TL;DR - Dumped a 17 year old debugging symbol file for a game called Carmageddon. Take a look at the symbols folder to see the output.
In the Carmageddon Splat Pack folder, there is a file called ‘DETHRSC.SYM’, last modified 13th November 1997.
It has sat there, un-noticed and un-loved for the last 17 years, ignored by the internet. Having made a remake of the Carmageddon engine, and being generally curious about random binary files, I tried to figure out the file format. Immediately by looking at it in a hex editor, it was obviously a debugging symbol file, the question was which type of symbol file? Of course, there are many symbol files with a .sym extension, and after some trial and error, it turned out to be a Watcom symbol file.
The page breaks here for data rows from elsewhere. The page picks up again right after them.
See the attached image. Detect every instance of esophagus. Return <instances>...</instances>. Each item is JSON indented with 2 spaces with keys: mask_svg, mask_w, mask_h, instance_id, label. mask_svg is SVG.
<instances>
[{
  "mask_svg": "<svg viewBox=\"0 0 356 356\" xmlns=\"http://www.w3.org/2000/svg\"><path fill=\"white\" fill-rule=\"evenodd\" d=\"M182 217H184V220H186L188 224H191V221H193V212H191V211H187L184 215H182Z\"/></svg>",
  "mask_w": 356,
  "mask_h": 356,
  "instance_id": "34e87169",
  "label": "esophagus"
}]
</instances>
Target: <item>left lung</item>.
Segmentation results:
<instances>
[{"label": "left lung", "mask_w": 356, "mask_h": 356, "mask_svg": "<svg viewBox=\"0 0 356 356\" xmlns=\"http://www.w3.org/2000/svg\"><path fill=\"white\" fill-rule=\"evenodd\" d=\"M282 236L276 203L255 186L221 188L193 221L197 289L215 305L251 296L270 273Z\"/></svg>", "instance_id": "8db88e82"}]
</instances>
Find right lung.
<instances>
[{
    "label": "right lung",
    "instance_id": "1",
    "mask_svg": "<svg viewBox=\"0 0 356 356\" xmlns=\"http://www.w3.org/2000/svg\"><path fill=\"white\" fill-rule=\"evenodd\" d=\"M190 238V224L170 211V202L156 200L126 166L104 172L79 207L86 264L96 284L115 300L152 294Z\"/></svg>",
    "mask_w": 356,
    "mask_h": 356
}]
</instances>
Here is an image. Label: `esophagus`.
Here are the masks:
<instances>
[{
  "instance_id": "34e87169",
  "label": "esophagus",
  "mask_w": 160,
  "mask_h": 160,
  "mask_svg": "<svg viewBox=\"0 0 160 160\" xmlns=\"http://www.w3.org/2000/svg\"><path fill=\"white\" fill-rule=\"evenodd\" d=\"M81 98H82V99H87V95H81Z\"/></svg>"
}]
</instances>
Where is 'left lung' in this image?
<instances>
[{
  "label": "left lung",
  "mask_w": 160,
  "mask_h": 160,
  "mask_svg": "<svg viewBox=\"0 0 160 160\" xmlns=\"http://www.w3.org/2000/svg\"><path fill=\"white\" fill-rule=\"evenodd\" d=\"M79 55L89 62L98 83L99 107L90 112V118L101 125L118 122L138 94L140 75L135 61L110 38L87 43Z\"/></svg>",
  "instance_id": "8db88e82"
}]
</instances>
I grabbed a copy of OpenWatcom and fired up the debugger, wd. It could read the symbols, but I never found any Carmageddon executable that matched up with it. It seems likely it was left there by mistake from a debug build.
Using wd to look at the symbols 1 by 1 in a little DOS window quickly becomes tiring, so then I wanted to dump the symbols out. For that, I needed the source code for the Watcom tools, and a working Open Watcom development environment.
(…Fast forward a while getting the environment up and finding where the code for handling symbol files lives…)
In the Watcom world, symbol file support is provided by various DIPs. To use a DIP dll requires the calling program to implement various client-side methods to allow the DIP to alloc memory etc, and then to provide callback functions for the DIP to call when walking the symbol list. It’s all pretty complex, but luckily there are a couple of utilities which illustrate generally how it should be done. I based jsonsymdump off dipdump (which is advertised as dumping symbol files to text format, but crashes on DETHRSRC.SYM). I did the minimal amount of work in C required to generate a valid json file, then wrote a node.js script to take that json file and generate some semi-valid-ish c files.
We now know all the methods and properties that were implemented in at least some build of the Carmageddon engine. It’s not going to allow anyone to reverse-engineer the engine without a matching executable, and we don’t know how any of the methods were actually implemented. But it is interesting to see how things were named and organized, and by reading the method names, one can make some good guesses at what is happening at a high level in the game engine.
Files underneath the DETHRACE directory are Carmageddon.
Files underneath the BRSRC13 directory are BRender, a 3d graphics engine which Carmageddon used.
Some of the symbol names are funny, some might offend people, and some make no sense unless you are one of the original developers! A few examples:
How to build and run yourself (if anyone ever wants to…)
Follow the README in jsonsymdump to build the C binary
I’ve just posted a new video showing the latest OpenNFS1 dev version. Compared to the original video I made years ago when I made v1.1, this version is much faster, with a better sense of speed and more faithful to the original.
It’s been at least 4 years since I did any work on my remake of the original need for speed game. Back then it got picked up by a few gamedev sites and I was contacted by EA Canada asking if I was interested in interviewing with them! (A completely different story to Square Enix and my Carmageddon remake!). Looking at my code after so long is pretty cringe-worthy - I cut a lot of corners before the release, the code is messy but it is still sort of fun to play. With the end of XNA, and being between projects, I decided to do a quick port to MonoGame and move the project to GitHub.
I figured it would be a few days of work and I’d be done with the port, as MonoGame implements almost all of XNA 4. Unfortunately, I had compiled against XNA 3, so first I had to update to XNA 4 and deal with all the breaking changes. Once that was done, it was running in MonoGame pretty quickly. As all developers love to do, I started ripping, replacing and refactoring. The problem now was when I wrote the code I had built up a really good mental model of the Need for Speed track structure and how it was represented in code and in the data files. It’s quite complex, with many parts, represented by classes with names like TrackNode, TerrainSegment, TerrainRow, TerrainStrip etc. The code didn’t do a good job of explaining how these objects fitted together. I used to just know that a TerrainSegment always had 4 TerrainRows, and each row had 10 TerrainStrips, but coming back to it took a quite a while to get back in the groove.
A few weeks of late nights later, a load of new features, bug fixing, and more digging around the original data files with a hex editor, OpenNFS1 is much cleaner and more faithful to the original. A couple of things that made the biggest look and feel difference was changing the field of view and aspect ratio to match screenshots of the original. The values I originally used were way off, and resulted in a lack of feeling of speed. I’ve added some simple AI to race against, here are a couple of screenshots with 100 racers! The original game used some really fun optimizations to have 8 cars simulated at once, which I am also using, and 100 cars is actually pretty computationally simple because of it.
I’m going to write a few posts about how the tracks and scenery and physics are organized in the original game (as far as I can guess from understanding the data files) because some of the ideas could work well for mobile games today. Also, if I don’t write it down this time, I’ll forget and hopefully it will be interesting for someone else too.